**EXERCISE INSTRUCTIONS:**
1/ Return the passage of the text on DNA collection from arrestees starting at "The Fourth Amendment protects" and ending at "DNA profile form.", copied word for word.
2/ Using the text on DNA collection from arrestees, decide whether each statement is true: (a) the Supreme Court reached its decision unanimously; (b) the Maryland Court of Appeals had found Maryland's DNA statute unconstitutional as applied to a pre-conviction arrestee; (c) the Comment proposes keeping DNA samples after the DNA profile is created. Answer yes or no for each, and quote the words from the text that decide it.

**EXTRACTED TEXT:**
[Start of Attachment]

The Fourth Amendment protects against unreasonable searches and seizures. However, the advent of DNA analysis as a crime-solving tool and frequent advancements in genetic research have triggered constitutional uncertainty regarding an area of privacy rights that did not exist when the Fourth Amendment was conceived. Inconsistencies among the states reveal that there is an enormous disparity among jurisdictions regarding an individual’s expectation of DNA privacy. Specifically, courts across the country have struggled with whether, under the Fourth Amendment, it is constitutional to (1) physically seize a pre-conviction arrestee’s DNA sample, and (2) use that sample by analyzing it in its DNA profile form.
On June 3, 2013, the United States Supreme Court weighed in on the issue. Touted by Justice Samuel Alito as “the most important criminal procedure case” in decades, the Court chose to review a Maryland Court of Appeals decision that held that Maryland’s DNA statute was unconstitutional as applied to a pre-conviction arrestee. Resulting in a sharp five-four split, the Court reversed the Maryland Court of Appeals’ decision and held that “DNA identification of arrestees is a reasonable search that can be considered part of a routine booking procedure.” The Court’s decision to uphold Maryland’s statute will essentially give the green light to other states to expand their own DNA statutes to encompass pre-conviction arrestees.
This Comment argues that the Court should not have reversed the Maryland Court of Appeals’ decision because expansion of state DNA statutes threatens both the personal liberties of unconvicted citizens, as well as the integrity of already burdened crime labs. In response to the Court’s decision, this Comment proposes that Congress should constrain existing federal DNA legislation, thus requiring all fifty states that contribute to the federal database to comply with the stricter federal standards. Specifically, Congress should amend the federal legislation by: (1) requiring the automatic deletion of the DNA sample upon dismissal of charges; (2) postponing the creation of the DNA profile from the DNA sample until the arrestee is convicted; and (3) mandating that DNA samples be immediately deleted following the creation of the DNA profile.

[End of Attachment]

**DATA SUPPLIED:**
[Start of Attachment]

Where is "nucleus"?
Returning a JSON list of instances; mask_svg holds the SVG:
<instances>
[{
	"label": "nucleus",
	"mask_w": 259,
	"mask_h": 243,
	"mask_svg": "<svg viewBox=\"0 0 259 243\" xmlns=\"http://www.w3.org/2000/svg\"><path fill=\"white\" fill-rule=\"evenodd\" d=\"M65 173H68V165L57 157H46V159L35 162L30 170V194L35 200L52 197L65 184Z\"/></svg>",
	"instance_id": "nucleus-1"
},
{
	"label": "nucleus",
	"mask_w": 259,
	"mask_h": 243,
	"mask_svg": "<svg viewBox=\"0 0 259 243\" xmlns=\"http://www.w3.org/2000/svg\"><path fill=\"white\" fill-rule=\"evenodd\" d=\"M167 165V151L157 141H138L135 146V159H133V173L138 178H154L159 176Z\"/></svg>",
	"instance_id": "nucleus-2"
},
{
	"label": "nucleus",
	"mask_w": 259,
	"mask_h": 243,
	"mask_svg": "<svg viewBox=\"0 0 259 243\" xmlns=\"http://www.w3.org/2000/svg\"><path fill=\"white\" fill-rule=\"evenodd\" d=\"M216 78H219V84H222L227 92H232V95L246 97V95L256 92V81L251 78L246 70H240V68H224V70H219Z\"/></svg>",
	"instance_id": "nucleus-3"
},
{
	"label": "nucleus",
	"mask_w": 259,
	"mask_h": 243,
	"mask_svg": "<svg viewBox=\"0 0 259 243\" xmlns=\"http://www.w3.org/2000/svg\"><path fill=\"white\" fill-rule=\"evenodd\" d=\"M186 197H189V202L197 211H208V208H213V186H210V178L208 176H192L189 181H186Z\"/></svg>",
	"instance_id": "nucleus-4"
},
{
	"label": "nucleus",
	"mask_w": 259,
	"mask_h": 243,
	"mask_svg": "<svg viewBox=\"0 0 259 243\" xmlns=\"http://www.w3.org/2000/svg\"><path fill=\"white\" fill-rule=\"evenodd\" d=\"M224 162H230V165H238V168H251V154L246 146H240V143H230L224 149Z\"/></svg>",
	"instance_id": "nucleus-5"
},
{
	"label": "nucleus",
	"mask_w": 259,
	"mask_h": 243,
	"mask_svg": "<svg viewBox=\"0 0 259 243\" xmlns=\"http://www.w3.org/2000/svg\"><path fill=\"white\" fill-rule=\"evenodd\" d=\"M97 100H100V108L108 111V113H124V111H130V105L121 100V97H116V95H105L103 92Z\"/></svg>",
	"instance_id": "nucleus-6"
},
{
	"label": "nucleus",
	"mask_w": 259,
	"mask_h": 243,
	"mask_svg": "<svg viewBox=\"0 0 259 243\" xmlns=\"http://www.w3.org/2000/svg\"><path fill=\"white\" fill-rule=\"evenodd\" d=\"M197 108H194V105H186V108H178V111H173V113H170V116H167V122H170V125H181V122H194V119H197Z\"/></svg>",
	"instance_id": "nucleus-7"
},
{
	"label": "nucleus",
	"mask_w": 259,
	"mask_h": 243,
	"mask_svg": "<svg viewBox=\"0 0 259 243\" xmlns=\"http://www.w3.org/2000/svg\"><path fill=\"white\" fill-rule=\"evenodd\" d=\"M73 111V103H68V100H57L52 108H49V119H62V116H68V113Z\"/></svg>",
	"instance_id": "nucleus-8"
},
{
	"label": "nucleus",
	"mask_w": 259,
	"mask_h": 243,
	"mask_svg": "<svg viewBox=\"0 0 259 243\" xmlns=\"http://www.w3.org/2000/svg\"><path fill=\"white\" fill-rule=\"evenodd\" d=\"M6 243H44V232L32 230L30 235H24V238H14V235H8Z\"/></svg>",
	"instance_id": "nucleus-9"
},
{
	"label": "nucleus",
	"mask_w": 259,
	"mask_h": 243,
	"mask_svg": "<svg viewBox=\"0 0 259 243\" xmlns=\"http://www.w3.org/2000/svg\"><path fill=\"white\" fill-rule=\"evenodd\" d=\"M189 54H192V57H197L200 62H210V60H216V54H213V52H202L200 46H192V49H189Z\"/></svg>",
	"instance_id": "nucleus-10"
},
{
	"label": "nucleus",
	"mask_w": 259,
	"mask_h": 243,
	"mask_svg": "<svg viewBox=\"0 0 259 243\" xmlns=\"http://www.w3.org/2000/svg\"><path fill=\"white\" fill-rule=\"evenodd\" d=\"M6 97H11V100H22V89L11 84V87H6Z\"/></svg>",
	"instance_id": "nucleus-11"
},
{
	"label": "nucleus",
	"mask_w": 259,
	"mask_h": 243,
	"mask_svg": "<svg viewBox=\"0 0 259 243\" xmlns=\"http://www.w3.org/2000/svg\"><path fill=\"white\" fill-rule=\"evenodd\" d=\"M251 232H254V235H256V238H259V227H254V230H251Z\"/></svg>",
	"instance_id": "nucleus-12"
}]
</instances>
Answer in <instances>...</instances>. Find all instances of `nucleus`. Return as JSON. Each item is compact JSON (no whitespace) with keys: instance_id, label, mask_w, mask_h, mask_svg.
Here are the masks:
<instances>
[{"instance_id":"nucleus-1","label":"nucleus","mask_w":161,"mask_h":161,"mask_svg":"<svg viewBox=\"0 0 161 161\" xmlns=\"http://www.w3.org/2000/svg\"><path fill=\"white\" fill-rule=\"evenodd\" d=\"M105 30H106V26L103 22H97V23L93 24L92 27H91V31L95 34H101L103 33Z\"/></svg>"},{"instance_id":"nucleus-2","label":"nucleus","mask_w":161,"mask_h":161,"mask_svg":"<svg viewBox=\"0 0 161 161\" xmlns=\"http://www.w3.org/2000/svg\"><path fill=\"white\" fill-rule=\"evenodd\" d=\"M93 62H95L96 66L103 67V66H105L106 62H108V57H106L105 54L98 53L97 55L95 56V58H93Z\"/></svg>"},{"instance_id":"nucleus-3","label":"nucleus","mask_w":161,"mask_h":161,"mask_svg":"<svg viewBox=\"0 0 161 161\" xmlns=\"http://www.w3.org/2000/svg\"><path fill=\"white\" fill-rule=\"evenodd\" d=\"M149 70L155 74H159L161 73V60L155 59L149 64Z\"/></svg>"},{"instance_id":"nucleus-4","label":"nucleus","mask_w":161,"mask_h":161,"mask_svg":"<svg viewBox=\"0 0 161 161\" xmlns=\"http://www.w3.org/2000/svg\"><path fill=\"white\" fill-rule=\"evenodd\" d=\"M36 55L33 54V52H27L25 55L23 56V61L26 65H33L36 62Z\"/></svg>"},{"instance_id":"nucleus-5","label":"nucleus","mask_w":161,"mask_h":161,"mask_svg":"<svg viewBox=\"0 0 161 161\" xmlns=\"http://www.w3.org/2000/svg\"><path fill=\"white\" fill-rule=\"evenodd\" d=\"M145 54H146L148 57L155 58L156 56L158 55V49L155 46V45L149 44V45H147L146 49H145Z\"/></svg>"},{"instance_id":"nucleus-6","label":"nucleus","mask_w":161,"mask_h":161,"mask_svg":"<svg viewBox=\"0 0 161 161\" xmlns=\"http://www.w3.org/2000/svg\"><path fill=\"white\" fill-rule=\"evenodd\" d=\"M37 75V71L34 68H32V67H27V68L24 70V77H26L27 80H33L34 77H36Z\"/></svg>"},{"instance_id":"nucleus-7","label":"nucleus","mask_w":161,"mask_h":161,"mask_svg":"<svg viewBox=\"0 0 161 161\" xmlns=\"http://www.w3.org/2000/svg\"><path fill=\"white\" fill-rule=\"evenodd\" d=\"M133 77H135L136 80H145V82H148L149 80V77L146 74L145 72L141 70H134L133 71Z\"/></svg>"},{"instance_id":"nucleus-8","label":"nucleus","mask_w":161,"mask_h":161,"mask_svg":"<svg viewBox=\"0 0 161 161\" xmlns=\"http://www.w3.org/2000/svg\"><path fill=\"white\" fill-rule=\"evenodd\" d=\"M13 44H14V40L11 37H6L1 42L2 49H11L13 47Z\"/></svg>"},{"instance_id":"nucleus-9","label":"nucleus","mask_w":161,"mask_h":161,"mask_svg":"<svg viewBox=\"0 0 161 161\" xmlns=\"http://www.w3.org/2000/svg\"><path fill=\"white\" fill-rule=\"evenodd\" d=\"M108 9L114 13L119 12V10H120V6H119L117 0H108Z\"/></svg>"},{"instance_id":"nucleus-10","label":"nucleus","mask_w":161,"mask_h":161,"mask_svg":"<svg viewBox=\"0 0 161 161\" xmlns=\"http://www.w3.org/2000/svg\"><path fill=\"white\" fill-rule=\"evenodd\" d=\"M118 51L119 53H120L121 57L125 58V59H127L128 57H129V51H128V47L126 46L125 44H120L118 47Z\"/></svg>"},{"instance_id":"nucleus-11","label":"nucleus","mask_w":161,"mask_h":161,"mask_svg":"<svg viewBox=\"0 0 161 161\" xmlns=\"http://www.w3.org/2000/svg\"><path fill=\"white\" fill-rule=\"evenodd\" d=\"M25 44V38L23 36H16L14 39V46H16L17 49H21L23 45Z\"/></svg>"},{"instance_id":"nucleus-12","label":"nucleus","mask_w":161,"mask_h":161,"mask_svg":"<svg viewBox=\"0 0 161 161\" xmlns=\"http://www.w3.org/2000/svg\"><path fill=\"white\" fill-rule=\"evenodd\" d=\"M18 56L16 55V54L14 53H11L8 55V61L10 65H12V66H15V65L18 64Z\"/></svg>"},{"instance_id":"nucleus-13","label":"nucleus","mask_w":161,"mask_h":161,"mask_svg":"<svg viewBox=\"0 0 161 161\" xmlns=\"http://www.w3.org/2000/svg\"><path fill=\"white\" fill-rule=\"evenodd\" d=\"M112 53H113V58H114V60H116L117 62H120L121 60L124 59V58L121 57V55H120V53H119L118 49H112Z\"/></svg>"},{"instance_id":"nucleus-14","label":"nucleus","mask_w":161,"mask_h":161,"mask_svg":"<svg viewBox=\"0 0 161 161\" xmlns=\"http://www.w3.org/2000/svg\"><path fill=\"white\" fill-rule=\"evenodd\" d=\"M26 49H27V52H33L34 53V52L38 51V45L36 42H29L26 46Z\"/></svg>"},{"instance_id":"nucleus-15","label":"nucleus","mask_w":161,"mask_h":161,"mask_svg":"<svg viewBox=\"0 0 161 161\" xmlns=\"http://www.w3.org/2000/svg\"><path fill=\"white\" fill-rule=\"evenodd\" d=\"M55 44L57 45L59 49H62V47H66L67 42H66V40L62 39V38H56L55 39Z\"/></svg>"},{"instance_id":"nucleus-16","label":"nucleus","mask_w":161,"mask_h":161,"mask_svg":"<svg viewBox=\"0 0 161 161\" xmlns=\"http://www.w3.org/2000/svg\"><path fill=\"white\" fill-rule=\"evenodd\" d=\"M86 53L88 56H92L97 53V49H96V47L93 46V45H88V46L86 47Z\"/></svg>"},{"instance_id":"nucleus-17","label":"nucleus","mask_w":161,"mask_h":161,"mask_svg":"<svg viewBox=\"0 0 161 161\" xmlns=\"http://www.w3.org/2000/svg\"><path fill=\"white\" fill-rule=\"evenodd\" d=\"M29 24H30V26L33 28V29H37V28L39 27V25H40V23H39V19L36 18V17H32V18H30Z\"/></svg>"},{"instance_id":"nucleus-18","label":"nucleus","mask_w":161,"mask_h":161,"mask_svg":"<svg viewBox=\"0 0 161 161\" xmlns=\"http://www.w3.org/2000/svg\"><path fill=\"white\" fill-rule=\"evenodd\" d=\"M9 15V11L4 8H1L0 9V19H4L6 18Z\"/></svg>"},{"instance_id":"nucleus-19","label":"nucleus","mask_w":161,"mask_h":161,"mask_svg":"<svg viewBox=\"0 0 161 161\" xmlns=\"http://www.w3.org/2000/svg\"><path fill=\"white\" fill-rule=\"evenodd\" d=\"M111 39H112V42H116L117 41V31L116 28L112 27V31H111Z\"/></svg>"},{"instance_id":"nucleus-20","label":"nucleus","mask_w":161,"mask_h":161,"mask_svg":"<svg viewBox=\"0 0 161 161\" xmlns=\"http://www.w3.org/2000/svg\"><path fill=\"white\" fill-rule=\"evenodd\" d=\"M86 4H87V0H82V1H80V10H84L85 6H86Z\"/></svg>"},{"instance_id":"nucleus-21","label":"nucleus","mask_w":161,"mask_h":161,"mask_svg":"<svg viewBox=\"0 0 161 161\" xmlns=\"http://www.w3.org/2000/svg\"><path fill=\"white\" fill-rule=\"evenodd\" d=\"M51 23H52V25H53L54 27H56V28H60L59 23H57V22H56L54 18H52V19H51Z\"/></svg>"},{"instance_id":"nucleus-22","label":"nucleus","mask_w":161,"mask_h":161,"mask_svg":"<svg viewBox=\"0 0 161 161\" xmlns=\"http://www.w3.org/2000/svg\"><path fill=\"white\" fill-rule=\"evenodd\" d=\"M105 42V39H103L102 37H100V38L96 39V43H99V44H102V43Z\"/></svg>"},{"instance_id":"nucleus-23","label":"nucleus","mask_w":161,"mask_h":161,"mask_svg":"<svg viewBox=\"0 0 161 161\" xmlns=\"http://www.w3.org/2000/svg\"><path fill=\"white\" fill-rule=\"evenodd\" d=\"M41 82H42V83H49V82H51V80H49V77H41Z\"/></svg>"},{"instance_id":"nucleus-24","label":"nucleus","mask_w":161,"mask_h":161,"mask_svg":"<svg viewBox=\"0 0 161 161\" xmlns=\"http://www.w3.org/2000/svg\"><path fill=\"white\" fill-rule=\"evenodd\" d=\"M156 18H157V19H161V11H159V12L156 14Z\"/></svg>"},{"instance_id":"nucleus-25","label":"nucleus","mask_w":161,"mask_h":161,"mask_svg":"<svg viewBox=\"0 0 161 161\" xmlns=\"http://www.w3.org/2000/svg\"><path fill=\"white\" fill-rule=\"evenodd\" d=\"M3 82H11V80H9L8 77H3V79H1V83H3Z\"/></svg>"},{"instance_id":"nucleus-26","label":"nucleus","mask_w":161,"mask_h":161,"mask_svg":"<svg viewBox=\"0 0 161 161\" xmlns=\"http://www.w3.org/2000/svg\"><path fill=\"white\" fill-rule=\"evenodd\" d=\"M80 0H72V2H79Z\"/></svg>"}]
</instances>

[End of Attachment]

**SOLUTIONS FOR EACH TASK:**
1/
The Fourth Amendment protects against unreasonable searches and seizures. However, the advent of DNA analysis as a crime-solving tool and frequent advancements in genetic research have triggered constitutional uncertainty regarding an area of privacy rights that did not exist when the Fourth Amendment was conceived. Inconsistencies among the states reveal that there is an enormous disparity among jurisdictions regarding an individual’s expectation of DNA privacy. Specifically, courts across the country have struggled with whether, under the Fourth Amendment, it is constitutional to (1) physically seize a pre-conviction arrestee’s DNA sample, and (2) use that sample by analyzing it in its DNA profile form.

2/
(a) No: "Resulting in a sharp five-four split"
(b) Yes: "held that Maryland’s DNA statute was unconstitutional as applied to a pre-conviction arrestee"
(c) No: "mandating that DNA samples be immediately deleted following the creation of the DNA profile"